The process of establishing the IST from the ground up presents the full range of legal and logistical challenges that have confronted over the last decade the ICTY, ICTR, Special Court for Sierra Leone, and East Timor Serious Crimes Unit. This process can, however, be made smoother and more efficient by examining and applying the lessons learned—often through adverse experience and initial error—from the creation and operation of these other international criminal tribunals, as well as from the experiences of domestic legal processes for adjudicating mass violations of human rights and international law. This report and the conference on which it is largely based represent an initial step toward collecting the lessons that are likely to be useful to the IST. Further such steps, and continued engagement between Iraqis responsible for the IST and international experts, will facilitate the development of an IST that contributes to justice and reconciliation in Iraq, operates efficiently, adheres to a high standard of due process, and achieves credibility in the eyes of the Iraqi people and the international community.


About the Report

A process is now underway in Iraq to establish a new institution, the Iraqi Special Tribunal, that will try members of the former regime for serious violations of international and Iraqi law. The United States Institute of Peace’s Rule of Law Program is engaged in an ongoing effort to facilitate the development of this Tribunal in a way that contributes to justice and reconciliation in Iraq, operates efficiently, and adheres to a high standard of due process.

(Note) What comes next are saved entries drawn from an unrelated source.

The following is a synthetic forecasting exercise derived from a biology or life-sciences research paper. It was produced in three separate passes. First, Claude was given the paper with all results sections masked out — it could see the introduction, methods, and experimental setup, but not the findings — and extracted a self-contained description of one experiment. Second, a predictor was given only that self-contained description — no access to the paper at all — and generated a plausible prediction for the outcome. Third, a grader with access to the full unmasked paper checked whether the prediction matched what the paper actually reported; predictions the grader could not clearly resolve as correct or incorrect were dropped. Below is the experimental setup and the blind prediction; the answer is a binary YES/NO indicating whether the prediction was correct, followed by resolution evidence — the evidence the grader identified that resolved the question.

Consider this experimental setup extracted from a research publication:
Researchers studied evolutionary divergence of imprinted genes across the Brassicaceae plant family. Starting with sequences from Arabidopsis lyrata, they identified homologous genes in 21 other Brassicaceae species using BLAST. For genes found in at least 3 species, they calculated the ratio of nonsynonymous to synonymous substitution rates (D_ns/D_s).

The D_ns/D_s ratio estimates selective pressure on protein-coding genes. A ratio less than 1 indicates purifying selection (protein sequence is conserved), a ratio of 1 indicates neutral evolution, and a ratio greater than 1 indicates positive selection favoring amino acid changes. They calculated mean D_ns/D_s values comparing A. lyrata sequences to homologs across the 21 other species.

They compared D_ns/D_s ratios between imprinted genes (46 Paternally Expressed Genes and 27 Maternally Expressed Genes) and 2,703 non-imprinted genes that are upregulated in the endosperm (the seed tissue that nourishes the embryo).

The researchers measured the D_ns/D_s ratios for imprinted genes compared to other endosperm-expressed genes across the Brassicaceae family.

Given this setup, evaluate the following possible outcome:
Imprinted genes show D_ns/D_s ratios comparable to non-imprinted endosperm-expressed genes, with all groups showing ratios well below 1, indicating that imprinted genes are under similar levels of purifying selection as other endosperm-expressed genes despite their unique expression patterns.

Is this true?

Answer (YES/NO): NO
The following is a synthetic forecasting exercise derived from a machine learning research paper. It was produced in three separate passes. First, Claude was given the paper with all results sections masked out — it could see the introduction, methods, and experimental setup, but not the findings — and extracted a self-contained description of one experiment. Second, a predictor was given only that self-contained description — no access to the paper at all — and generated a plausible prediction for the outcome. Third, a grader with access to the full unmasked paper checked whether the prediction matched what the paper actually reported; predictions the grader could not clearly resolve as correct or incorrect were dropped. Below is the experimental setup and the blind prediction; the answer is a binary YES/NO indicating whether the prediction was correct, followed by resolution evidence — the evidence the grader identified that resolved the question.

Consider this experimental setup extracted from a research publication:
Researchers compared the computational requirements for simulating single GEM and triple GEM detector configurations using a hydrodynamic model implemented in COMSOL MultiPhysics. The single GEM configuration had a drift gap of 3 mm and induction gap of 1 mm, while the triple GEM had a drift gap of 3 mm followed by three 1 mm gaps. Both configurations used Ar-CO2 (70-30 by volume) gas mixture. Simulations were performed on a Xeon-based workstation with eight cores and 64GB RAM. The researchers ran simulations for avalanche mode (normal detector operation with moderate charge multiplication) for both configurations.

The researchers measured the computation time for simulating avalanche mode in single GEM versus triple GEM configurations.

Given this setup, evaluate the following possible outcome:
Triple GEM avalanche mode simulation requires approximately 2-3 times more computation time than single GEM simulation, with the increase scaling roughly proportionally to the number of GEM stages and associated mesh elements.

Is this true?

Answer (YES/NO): YES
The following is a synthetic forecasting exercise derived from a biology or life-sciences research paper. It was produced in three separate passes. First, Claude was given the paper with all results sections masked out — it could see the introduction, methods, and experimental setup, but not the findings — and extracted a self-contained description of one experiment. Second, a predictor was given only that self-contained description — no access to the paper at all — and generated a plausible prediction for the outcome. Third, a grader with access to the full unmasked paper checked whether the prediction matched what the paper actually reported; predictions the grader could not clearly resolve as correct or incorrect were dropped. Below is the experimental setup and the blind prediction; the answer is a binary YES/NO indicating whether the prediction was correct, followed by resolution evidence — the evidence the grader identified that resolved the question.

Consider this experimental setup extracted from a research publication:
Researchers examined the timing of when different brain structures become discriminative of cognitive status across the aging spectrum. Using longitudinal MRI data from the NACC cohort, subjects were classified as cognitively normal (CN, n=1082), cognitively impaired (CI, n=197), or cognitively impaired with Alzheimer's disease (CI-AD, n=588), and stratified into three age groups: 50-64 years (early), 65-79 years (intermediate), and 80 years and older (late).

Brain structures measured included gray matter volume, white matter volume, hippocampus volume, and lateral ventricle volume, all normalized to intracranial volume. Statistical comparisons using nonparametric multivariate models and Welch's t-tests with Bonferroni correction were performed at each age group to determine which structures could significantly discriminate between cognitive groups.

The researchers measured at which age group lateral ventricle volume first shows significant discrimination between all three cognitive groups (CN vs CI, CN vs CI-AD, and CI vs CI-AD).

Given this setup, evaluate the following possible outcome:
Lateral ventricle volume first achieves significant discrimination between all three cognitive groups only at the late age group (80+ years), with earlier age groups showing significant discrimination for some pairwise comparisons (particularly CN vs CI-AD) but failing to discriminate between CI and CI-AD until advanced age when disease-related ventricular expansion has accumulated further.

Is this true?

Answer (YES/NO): NO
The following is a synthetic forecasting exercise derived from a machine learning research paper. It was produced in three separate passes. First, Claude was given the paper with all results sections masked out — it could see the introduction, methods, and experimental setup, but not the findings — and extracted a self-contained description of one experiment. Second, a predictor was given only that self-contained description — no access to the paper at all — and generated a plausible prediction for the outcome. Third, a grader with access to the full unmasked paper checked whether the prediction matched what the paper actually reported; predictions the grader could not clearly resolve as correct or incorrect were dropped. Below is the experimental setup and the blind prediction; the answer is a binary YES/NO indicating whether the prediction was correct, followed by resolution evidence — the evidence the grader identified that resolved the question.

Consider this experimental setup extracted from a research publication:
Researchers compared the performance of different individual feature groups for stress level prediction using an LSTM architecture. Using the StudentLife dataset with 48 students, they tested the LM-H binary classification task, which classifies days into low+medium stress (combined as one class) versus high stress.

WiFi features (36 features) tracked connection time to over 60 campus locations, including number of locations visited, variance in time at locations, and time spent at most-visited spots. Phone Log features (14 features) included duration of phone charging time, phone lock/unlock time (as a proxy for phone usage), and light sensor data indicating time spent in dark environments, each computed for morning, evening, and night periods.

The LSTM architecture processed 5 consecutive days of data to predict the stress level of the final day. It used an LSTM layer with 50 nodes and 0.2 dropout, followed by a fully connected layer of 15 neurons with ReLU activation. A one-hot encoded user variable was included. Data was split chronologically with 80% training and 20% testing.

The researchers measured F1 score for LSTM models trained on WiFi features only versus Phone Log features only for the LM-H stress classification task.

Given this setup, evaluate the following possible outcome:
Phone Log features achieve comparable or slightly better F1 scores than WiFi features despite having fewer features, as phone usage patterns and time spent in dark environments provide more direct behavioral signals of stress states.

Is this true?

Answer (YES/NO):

As part of this effort, the Institute held a conference in March 2004 in Amsterdam, The Netherlands, that brought together Iraqis involved in establishing the Tribunal with experts on international criminal law and the practical operations of special tribunals from nine countries. The conference was organized by the United States Institute of Peace and co-sponsored by the Institute and the Institute for International Criminal Investigation. This report is based largely on the principal views and insights shared at the conference regarding the work that will need to be undertaken to establish the Iraqi Special Tribunal. The suggestions in this report reflect “lessons learned” from the work of the International Criminal Tribunals for the Former Yugoslavia and Rwanda, the Special Court for Sierra Leone, the East Timor Serious Crimes Unit, and various national judicial processes concerning accountability for mass violations of human rights and international humanitarian law. Laurel Miller of the Institute’s Rule of Law Program wrote this report.

The views expressed in this report do not necessarily reflect views of the United States Institute of Peace, which does not advocate specific policy positions.